Lovingly detailed interiors, landscapes extending to the horizon, borders strewn with deceptively realistic flowers and insects—these are just some of the achievements in painting that characterize fifteenth- and sixteenth-century Flemish book illumination. An especially beautiful example of this artistic perfection is the Flemish Book of Hours of Marie de Medici. Featuring three full-sized illuminations similar to paintings, 42 full-page miniatures, historiated or golden initials, and borders covered in Flemish or Italianate flowers or architecture on every page of text, the Flemish Book of Hours of Marie de Medici has 176 pages measuring 20.4 × 13.7 cm, each one with unusually luxurious illuminations.
The Flemish Book of Hours of Marie de Medici was probably commissioned by a wealthy female patron in Ghent or Bruges and produced between 1515 and 1520 by an anonymous artist known today simply as the “Master of the David Scenes in the Grimani Breviary.” The David Master was one of the great Flemish masters and is mentioned in company with Gerard Horenbout and Simon Bening. The David Master was at the apex of his career and artistic maturity when he began working on the Flemish Book of Hours of Marie de Medici, and it is one of the most elaborately ornamented works ever to come out of his studio.
In each and every one of the miniatures, the reader can see that the illuminator took great pleasure in telling and depicting stories. Dynamic compositions and a brilliant palette characterize his style. Another outstanding hallmark of his art is his love for architecture: all of the details in the master’s pictures of city streets and squares are faithfully rendered, permitting us to see inside late Gothic churches, studios, and private chambers.
In order to be able to tell as much of the story as possible, and not simply illustrate the main miniature’s given theme, the David Master created detailed, refined architectural structures, turning the main image and its borders into an apparently unified space.
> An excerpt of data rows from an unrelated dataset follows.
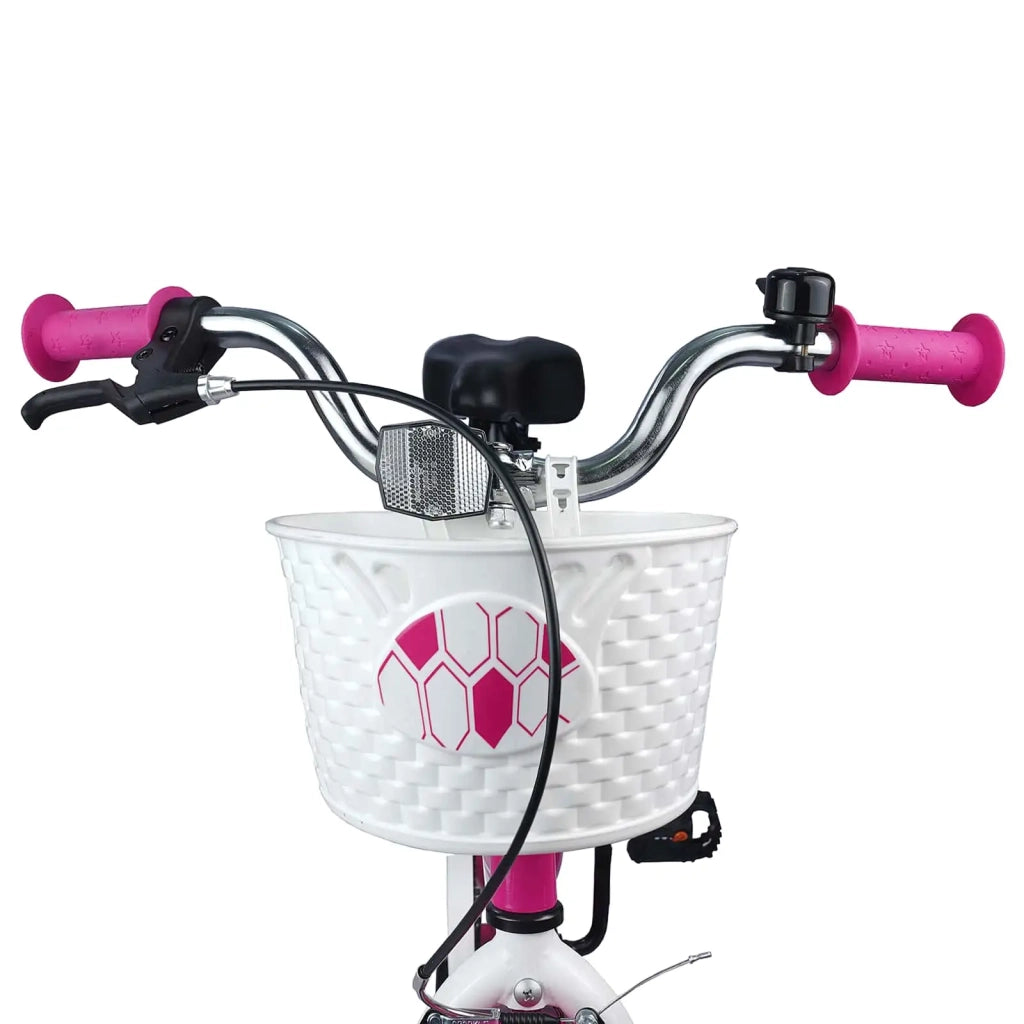 Bicicletta per Bambini 20 Pollici 42009536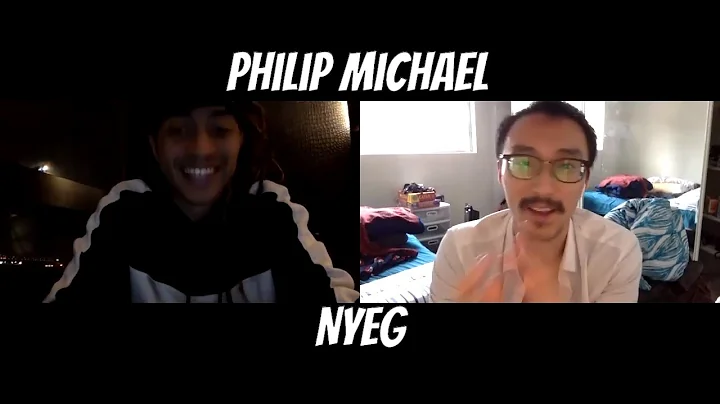 Conversation With A Real Estate Investor - Philip ...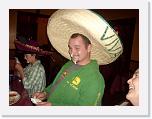 Happy Birthday Pictures El Poncho Mexican Restaurant 2008 (264) * 2848 x 2136 * (1.66MB)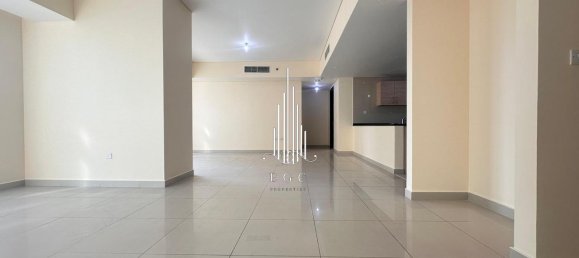 2 bedrooms Apartment in Al Reem Island, UAE No. 39312 10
He then composed other biblical or legendary stories like genre scenes, relating them to the main miniature.
Around the turn of the fifteenth century, when the production of private devotionals became a specialty of the Ghent-Bruges illuminators, the book of hours had already been a very popular type for almost two centuries. The term “book of hours” is derived from the practice of offering up certain prayers at fixed hours of the day and night. At first, the psalter served as a private prayer book. However, additional texts soon joined the 150 psalms of a psalter. From then on, the heart of the book was formed by the Little Office of Our Lady, various excerpts from the four gospels, the Hours of the Cross, the seven Penitential Psalms, an Office for the Dead, and a Litany of the Saints. In terms of individual texts and images, however, there were practically no limits to what the purchaser of the book could request.
The facsimile edition of the Flemish Book of Hours of Marie de Medici, the original of which is listed in the inventory of the Bodleian Library in Oxford as Ms. Douce 112, is being published by Quaternio Editions Lucerne in a unique, hand-numbered, limited edition of 680 copies. With three full-sized illuminations simillar to paintings and 42 full-page miniatures, the Flemish Book of Hours of Marie de Medici is generously illustrated. Soft borders strewn with flowers on a gold ground, or historiated borders in Flemish or Italian style ornament every page. Multi-line initials on gold-highlighted, coloured ground introduce the devotional texts. Measuring approximately 20.4 × 13.7 cm, the facsimile edition faithfully reproduces all 176 pages of the original.
The original sixteenth-century volume is in burgundy-red velvet and elaborately ornamented with silver and coloured silk thread embroidery on both front and back covers, as well as the spine. The binding of the facsimile is a faithful replica of this magnificent Renaissance binding.
Both volumes—the facsimile and the commentary—are delivered in an acrylic glass case, which protects the valuable edition from dust, yet at the same time, allows it to be decoratively displayed.
Eberhard König, Professor of Art History at the Freie Universität, Berlin, picturesquely elucidates the golden age of Flemish manuscript illumination, and positions the Flemish Book of Hours of Marie de Medici within the oeuvre of the Master of the David Scenes. A detailed description of every miniature allows the reader to discover all of the richly imagined detail in each illumination. London specialist in medieval manuscripts Peter J. Kidd describes the codicology of the signatures and reconstructs the book’s intriguing history across the centuries. Commentary available either in English or in German (separate volumes).